### Task directions
Please retype all the data below exactly, line for line.

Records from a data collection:

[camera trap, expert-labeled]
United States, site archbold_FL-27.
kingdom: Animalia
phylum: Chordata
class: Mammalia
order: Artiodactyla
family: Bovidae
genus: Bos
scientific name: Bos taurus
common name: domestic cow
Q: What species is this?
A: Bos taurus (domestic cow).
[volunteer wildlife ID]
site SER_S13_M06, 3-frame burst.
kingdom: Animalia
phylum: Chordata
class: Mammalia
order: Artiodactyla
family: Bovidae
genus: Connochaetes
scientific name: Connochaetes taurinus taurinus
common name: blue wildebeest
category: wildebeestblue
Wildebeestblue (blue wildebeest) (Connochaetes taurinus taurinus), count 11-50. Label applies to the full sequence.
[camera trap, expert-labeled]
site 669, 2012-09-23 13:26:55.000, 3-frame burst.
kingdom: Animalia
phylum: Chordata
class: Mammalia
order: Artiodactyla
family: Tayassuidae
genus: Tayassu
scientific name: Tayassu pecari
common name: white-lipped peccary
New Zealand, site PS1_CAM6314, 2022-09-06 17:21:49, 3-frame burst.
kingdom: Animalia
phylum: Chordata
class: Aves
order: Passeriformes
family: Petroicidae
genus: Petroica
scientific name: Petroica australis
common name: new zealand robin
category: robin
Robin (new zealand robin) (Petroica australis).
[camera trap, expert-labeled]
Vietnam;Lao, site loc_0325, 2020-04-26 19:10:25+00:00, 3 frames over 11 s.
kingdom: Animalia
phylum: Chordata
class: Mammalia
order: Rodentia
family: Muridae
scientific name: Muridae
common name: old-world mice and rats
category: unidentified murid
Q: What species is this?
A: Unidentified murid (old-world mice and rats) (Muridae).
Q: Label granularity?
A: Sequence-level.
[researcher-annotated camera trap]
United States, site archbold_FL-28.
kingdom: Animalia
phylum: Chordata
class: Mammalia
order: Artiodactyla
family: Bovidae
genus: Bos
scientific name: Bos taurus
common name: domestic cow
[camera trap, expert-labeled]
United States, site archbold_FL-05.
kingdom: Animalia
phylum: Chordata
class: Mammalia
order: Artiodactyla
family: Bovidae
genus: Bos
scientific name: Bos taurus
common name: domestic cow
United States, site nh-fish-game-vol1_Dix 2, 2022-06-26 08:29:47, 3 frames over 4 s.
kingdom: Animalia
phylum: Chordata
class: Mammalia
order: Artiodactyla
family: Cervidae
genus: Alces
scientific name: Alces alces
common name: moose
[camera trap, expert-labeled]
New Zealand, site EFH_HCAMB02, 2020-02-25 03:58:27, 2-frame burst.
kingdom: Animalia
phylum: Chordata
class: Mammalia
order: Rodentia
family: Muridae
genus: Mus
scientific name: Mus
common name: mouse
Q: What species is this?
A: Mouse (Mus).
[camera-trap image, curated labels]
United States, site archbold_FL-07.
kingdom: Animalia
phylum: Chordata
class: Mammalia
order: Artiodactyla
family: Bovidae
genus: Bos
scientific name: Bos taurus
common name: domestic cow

### Reply to the exercise
[camera trap, expert-labeled]
United States, site archbold_FL-27.
kingdom: Animalia
phylum: Chordata
class: Mammalia
order: Artiodactyla
family: Bovidae
genus: Bos
scientific name: Bos taurus
common name: domestic cow
Q: What species is this?
A: Bos taurus (domestic cow).
[volunteer wildlife ID]
site SER_S13_M06, 3-frame burst.
kingdom: Animalia
phylum: Chordata
class: Mammalia
order: Artiodactyla
family: Bovidae
genus: Connochaetes
scientific name: Connochaetes taurinus taurinus
common name: blue wildebeest
category: wildebeestblue
Wildebeestblue (blue wildebeest) (Connochaetes taurinus taurinus), count 11-50. Label applies to the full sequence.
[camera trap, expert-labeled]
site 669, 2012-09-23 13:26:55.000, 3-frame burst.
kingdom: Animalia
phylum: Chordata
class: Mammalia
order: Artiodactyla
family: Tayassuidae
genus: Tayassu
scientific name: Tayassu pecari
common name: white-lipped peccary
New Zealand, site PS1_CAM6314, 2022-09-06 17:21:49, 3-frame burst.
kingdom: Animalia
phylum: Chordata
class: Aves
order: Passeriformes
family: Petroicidae
genus: Petroica
scientific name: Petroica australis
common name: new zealand robin
category: robin
Robin (new zealand robin) (Petroica australis).
[camera trap, expert-labeled]
Vietnam;Lao, site loc_0325, 2020-04-26 19:10:25+00:00, 3 frames over 11 s.
kingdom: Animalia
phylum: Chordata
class: Mammalia
order: Rodentia
family: Muridae
scientific name: Muridae
common name: old-world mice and rats
category: unidentified murid
Q: What species is this?
A: Unidentified murid (old-world mice and rats) (Muridae).
Q: Label granularity?
A: Sequence-level.
[researcher-annotated camera trap]
United States, site archbold_FL-28.
kingdom: Animalia
phylum: Chordata
class: Mammalia
order: Artiodactyla
family: Bovidae
genus: Bos
scientific name: Bos taurus
common name: domestic cow
[camera trap, expert-labeled]
United States, site archbold_FL-05.
kingdom: Animalia
phylum: Chordata
class: Mammalia
order: Artiodactyla
family: Bovidae
genus: Bos
scientific name: Bos taurus
common name: domestic cow
United States, site nh-fish-game-vol1_Dix 2, 2022-06-26 08:29:47, 3 frames over 4 s.
kingdom: Animalia
phylum: Chordata
class: Mammalia
order: Artiodactyla
family: Cervidae
genus: Alces
scientific name: Alces alces
common name: moose
[camera trap, expert-labeled]
New Zealand, site EFH_HCAMB02, 2020-02-25 03:58:27, 2-frame burst.
kingdom: Animalia
phylum: Chordata
class: Mammalia
order: Rodentia
family: Muridae
genus: Mus
scientific name: Mus
common name: mouse
Q: What species is this?
A: Mouse (Mus).
[camera-trap image, curated labels]
United States, site archbold_FL-07.
kingdom: Animalia
phylum: Chordata
class: Mammalia
order: Artiodactyla
family: Bovidae
genus: Bos
scientific name: Bos taurus
common name: domestic cow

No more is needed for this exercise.